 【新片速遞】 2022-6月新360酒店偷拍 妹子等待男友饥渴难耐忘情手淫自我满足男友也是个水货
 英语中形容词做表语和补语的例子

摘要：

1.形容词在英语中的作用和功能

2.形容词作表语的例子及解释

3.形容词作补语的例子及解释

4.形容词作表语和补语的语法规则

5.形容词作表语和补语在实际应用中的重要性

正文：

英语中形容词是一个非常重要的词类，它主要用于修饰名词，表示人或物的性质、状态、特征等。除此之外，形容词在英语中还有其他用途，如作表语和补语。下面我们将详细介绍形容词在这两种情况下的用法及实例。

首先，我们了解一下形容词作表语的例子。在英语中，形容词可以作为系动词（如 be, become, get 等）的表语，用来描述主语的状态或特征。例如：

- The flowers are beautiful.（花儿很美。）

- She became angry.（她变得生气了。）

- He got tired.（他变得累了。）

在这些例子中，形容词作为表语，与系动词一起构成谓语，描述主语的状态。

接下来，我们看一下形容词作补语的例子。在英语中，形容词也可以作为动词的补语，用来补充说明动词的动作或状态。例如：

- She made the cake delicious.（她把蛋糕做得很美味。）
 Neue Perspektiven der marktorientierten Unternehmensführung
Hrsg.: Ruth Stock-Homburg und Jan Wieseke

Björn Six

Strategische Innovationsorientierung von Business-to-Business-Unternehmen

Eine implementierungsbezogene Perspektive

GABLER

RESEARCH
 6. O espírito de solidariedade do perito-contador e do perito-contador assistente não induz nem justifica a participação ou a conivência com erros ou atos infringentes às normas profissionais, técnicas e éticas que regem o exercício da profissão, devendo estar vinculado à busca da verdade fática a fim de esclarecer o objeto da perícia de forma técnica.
================================
Output all records verbatim.

EXERCISE OUTPUT
 【新片速遞】 2022-6月新360酒店偷拍 妹子等待男友饥渴难耐忘情手淫自我满足男友也是个水货
 英语中形容词做表语和补语的例子

摘要：

1.形容词在英语中的作用和功能

2.形容词作表语的例子及解释

3.形容词作补语的例子及解释

4.形容词作表语和补语的语法规则

5.形容词作表语和补语在实际应用中的重要性

正文：

英语中形容词是一个非常重要的词类，它主要用于修饰名词，表示人或物的性质、状态、特征等。除此之外，形容词在英语中还有其他用途，如作表语和补语。下面我们将详细介绍形容词在这两种情况下的用法及实例。

首先，我们了解一下形容词作表语的例子。在英语中，形容词可以作为系动词（如 be, become, get 等）的表语，用来描述主语的状态或特征。例如：

- The flowers are beautiful.（花儿很美。）

- She became angry.（她变得生气了。）

- He got tired.（他变得累了。）

在这些例子中，形容词作为表语，与系动词一起构成谓语，描述主语的状态。

接下来，我们看一下形容词作补语的例子。在英语中，形容词也可以作为动词的补语，用来补充说明动词的动作或状态。例如：

- She made the cake delicious.（她把蛋糕做得很美味。）
 Neue Perspektiven der marktorientierten Unternehmensführung
Hrsg.: Ruth Stock-Homburg und Jan Wieseke

Björn Six

Strategische Innovationsorientierung von Business-to-Business-Unternehmen

Eine implementierungsbezogene Perspektive

GABLER

RESEARCH
 6. O espírito de solidariedade do perito-contador e do perito-contador assistente não induz nem justifica a participação ou a conivência com erros ou atos infringentes às normas profissionais, técnicas e éticas que regem o exercício da profissão, devendo estar vinculado à busca da verdade fática a fim de esclarecer o objeto da perícia de forma técnica.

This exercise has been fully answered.